The racing was awsome under the lights. On the initial start I think we all went into the first corner 8 wide not knowing what to expect! LOL It was a different experience but it was really cool to see how the cars reflected in the lights. We used led bulbs for the lights and had alot of trouble when we were building them. We kept loosing lights as we installed them. But after alittle google research I found out I needed resistors on the lights and now they are very dependable! The track in in our 2 bay garage. So what we did was turned all of the lights off except for the light on the garage door opener in the bay beside the track. Which was also over the pit area. So that gave off the same moonlight effect you had. The track was still only lit up with its lights but that gave some light in the pit area so knowone was falling over the tables. We plan to have more races under the lights. We have had nothing but positive feedback from the racers about it. The night that we used them we had twin features.
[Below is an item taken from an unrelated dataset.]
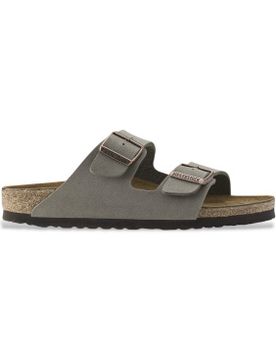 Para mujer. 151213 Sandalias Birko-Flor Nubuck Arizona Stone (Ajuste Estrecho) (38), Piel, Plano, Ninguno, Casual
So the first feature was run normal and the second at "night".


----------



## 1976Cordoba

Racing under the lights is terrific . . . back in '94 when I first built up my bullring oval I strung white lights on poles around the track and we raced outside in the summer -- What a blast! I even went to the second floor of the house and got a 'blimp' shot of the track all lit up :thumbsup:

Nice looking llittle speedrome ya got there


----------



## FOSTBITTEN

We have met each other once or twice briefly & I worked with your Uncle. I will have to make that looonnnng trip across town to see you guys run, I know I will not be able to just stand & watch before I want to race too. (a trip from the west side of Winchester to the east side is about 15 minutes) 

If I can get my stuff in order I will get you guys to come over and race some HO LM's on the high banks of Carolina Motor Speedway!


----------



## Hottle19

Sounds good! Are season starts October 19 but right now we have some guys coming out on tuesday nights for open pracitce from 6:30-8:30. Feel free to stop by on a tuesday if you want. Heck I'll even give you a car to try out while your here. It's addicting. We just got sponsored by 2013 world100 winner John Blankenship and the NDRL series! They add to the sponsors we already have that includes Lucas Oil and DirtonDirt. Do you race Ho's with Frenchy Bennignton?


----------



## FOSTBITTEN

No I have never met Frenchy I am just playing around in my basement. I need to get some timing & scoring up and running. Also more of a permanent setup is in need too. 

Yeah thanks for the invite to use a car. Your just like a drug dealer. Give me the 1st one & then make me pay for everyone after that. Thanks again.:wave:


----------